Image is (presumably; there’s no caption) of Zionist strikes on southern Lebanon, where they are attempting to replicate their strategy from Gaza.


This week’s summary of the situation is in spoiler tags below:

preamble

Diplomacy between Iran and the US has begun in… perhaps not earnest, but it’s certainly started. Iran’s very reasonable requirement that the Zionist occupation stop ethnically cleansing Lebanon and withdraw has caused a great deal of consternation throughout their population, and several analysts have suggested that Netanyahu being forced to accept Trump’s (and therefore Iran’s) demands spells the end of his leadership in the coming elections; then, the occupation is expected to “mellow out” and the conflicts and genocides slow and stop. This view is only really impactful if you believe that, rather than the US and Zionists being in a strongly mutually beneficial relationship based on geopolitical, financial, and clandestine goals, that instead Netanyahu is a devious mastermind bending any and all in the US to his whims. I don’t believe this; and, if anything, the events of at least the last three years prove that he’s really quite stupid, with “Israel” being in its worst position in decades under his rule.

Nonetheless, Iran has made the issue of Lebanon a not-quite-red-line (an orange line?).
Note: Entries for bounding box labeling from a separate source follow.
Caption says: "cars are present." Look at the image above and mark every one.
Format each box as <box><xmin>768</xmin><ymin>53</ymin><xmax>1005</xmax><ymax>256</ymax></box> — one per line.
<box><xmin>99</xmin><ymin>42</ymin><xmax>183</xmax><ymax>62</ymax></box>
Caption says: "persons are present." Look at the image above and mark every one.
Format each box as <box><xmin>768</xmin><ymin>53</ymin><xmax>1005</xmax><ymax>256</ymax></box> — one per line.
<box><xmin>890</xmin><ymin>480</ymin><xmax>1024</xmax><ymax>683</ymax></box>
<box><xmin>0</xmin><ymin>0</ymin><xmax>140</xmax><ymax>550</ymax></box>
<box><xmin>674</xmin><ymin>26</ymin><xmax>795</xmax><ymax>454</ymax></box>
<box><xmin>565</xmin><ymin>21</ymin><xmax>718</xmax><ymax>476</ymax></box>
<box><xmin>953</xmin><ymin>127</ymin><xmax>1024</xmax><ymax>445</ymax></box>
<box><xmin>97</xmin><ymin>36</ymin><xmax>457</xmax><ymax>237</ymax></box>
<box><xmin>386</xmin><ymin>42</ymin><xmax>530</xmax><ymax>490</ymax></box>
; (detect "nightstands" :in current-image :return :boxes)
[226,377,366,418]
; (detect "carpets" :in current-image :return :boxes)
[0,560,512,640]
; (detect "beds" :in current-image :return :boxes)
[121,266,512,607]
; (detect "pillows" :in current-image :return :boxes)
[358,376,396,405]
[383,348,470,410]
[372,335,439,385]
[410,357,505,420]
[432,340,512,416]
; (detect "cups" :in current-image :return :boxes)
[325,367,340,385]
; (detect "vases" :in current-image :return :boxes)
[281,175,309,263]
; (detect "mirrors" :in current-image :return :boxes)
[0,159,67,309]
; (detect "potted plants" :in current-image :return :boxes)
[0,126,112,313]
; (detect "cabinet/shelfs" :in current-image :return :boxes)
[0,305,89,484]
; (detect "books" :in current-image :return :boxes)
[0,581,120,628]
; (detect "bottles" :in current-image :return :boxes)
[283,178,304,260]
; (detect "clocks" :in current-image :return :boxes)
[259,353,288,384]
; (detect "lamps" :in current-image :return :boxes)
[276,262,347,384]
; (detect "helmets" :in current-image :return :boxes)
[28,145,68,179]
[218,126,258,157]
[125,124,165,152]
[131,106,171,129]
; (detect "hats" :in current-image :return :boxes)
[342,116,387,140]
It hasn’t stopped them from going to Switzerland and beginning negotiations, but they still want to strongly express their discontent by harnessing the newfound superweapon that is Hormuz. Similarly, threats by Trump and others to restart the war if Iran doesn’t bend to their whims have been met with formal stoppages of negotiations, but it appears technical teams are still talking to each other and working things out. Trump’s threats are fairly idle at this point because most in the US military must know that there’s essentially zero effective military actions left to them with their current munition stockpiles.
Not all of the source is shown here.